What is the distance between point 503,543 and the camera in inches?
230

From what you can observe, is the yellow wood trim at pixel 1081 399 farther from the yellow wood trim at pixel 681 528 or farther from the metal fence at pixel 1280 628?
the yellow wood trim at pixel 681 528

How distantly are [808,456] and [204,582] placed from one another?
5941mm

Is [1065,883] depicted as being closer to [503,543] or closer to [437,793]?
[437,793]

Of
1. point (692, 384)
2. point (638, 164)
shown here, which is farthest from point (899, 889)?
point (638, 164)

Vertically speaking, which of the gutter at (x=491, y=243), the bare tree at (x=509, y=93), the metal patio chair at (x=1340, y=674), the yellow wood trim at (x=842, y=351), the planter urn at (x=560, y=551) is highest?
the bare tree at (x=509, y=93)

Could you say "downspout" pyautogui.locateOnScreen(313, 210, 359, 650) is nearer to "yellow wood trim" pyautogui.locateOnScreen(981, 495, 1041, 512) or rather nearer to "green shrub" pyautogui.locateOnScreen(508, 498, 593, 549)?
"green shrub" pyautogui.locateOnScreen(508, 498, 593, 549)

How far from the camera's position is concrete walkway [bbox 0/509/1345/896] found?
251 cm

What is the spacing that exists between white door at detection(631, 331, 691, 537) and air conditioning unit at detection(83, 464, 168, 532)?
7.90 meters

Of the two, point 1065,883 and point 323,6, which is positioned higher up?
--- --- ---
GIVEN PROBLEM >> Rewrite the part of the material above that opens with the line containing "How far from" and runs through the end of the material as a JSON list of strings, one string per line, leaving out blank lines.

TASK ANSWER >>
[
  "How far from the camera's position is concrete walkway [bbox 0/509/1345/896] found?",
  "251 cm",
  "What is the spacing that exists between white door at detection(631, 331, 691, 537) and air conditioning unit at detection(83, 464, 168, 532)?",
  "7.90 meters",
  "Of the two, point 1065,883 and point 323,6, which is positioned higher up?"
]